REYES MATE 20/04/2010

“La memoria abre expedientes que el derecho considera archivados”,

Sin memoria no hay justicia. El juez Garzón está del lado de la memoria, y el juez Varela, del olvido.

Walter Benjamin

El recurso a la memoria, proclamado con rabia en plena guerra mundial cuando a los vencidos no les quedaba otra arma de lucha contra la barbarie, se ha convertido en clave interpretativa de los conflictos más agudos de nuestro tiempo, incluido el que afecta al juez Garzón.

Baltasar Garzón está siendo procesado, acusado de prevaricación, por intentar dar satisfacción a las víctimas del franquismo. El juez instructor, Luciano Varela, le echa en cara desconocer principios esenciales del Estado de derecho como “la irretroactividad de la ley y de leyes como la de amnistía”. La actual querella contra el franquismo está siendo abordada desde perspectivas muy diferentes: desde la técnica jurídica y ahí el problema es cuándo una interpretación de la ley deriva en prevaricación; desde el costado político y ahí la ironía es que grupos falangistas lleven al banquillo al juez que quiso juzgar al franquismo; o también desde la cultura que somete los planteamientos del derecho a las exigencias morales de la memoria. Estaríamos entonces ante un conflicto entre la memoria y el olvido.

Si hoy la memoria resulta, aquí y fuera de aquí, tan peligrosa es porque se ha ido cargando a lo largo del siglo XX, debido a las dos guerras mundiales, de una autoridad que escapa a los controles que durante siglos habían impuesto el derecho, la política y la ética. Esa autoridad procede de unos contenidos nuevos que hoy reconocemos como propios de la memoria. En primer lugar, que no es un sentimiento sino un conocimiento. La memoria ve algo que escapa a la historia o a la ciencia.
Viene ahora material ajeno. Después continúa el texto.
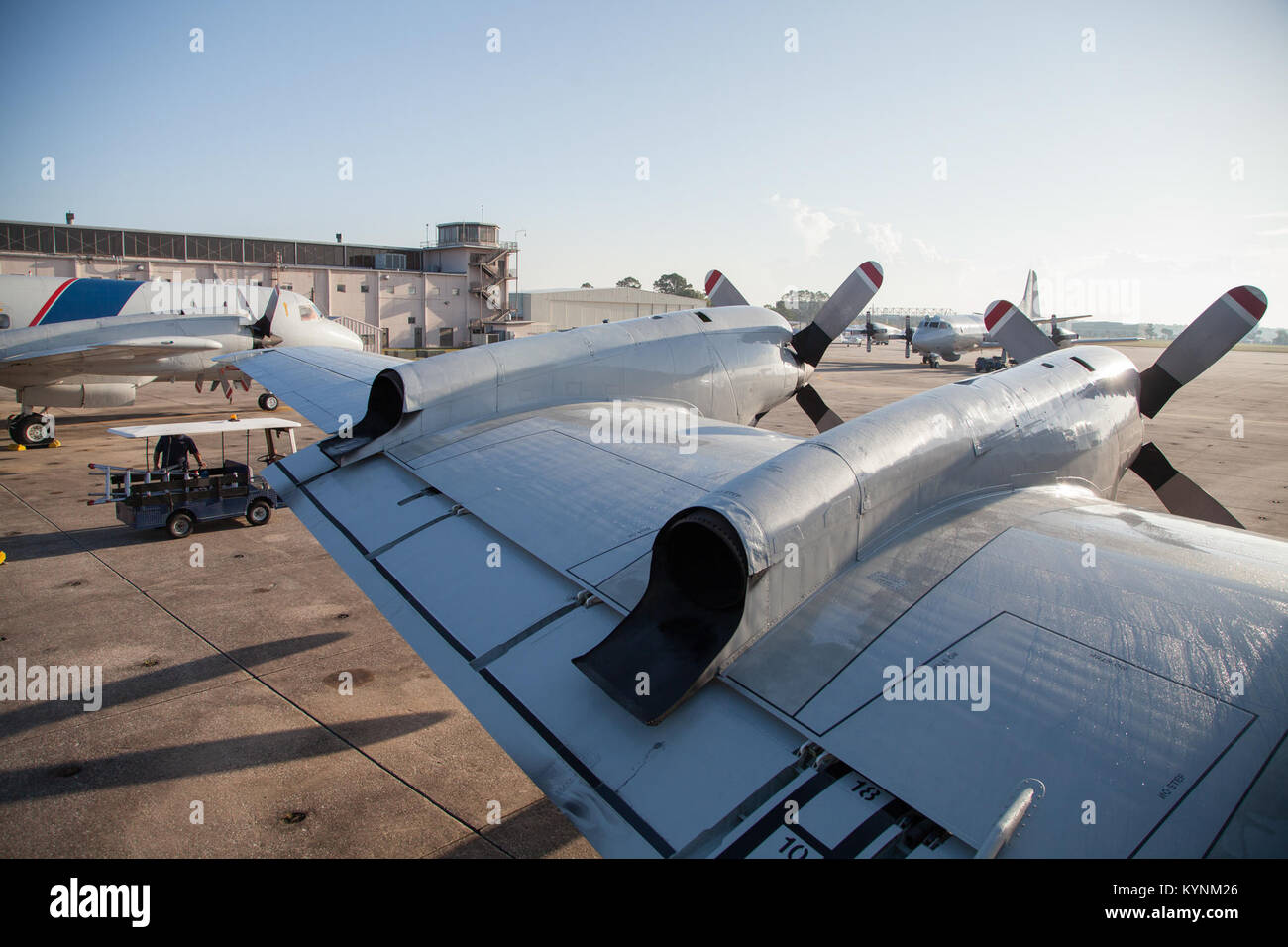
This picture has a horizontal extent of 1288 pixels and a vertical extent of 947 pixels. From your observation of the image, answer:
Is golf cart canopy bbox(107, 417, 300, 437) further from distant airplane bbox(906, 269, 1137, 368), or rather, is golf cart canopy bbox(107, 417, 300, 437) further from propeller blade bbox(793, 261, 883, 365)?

Lo que la memoria ha descubierto en los últimos años es que las víctimas del colonialismo, de la esclavitud, de la conquista o de la guerra civil son significativas, tienen significación. Claro que víctimas ha habido siempre, pero eran insignificantes o invisibles porque entendíamos que eran el precio del bienestar presente o de la transición política. Había que asumirlo como irremediable y lo que tocaba era pasar página. Eso se ha acabado. Ahora son visibles y si queremos romper una lógica política que camina sobre víctimas, hay que hacer justicia a las víctimas de la historia. No podemos plantearnos el futuro del País Vasco al margen de la memoria de las víctimas y no podemos lograr la reconciliación sin la memoria de la guerra y de la postguerra.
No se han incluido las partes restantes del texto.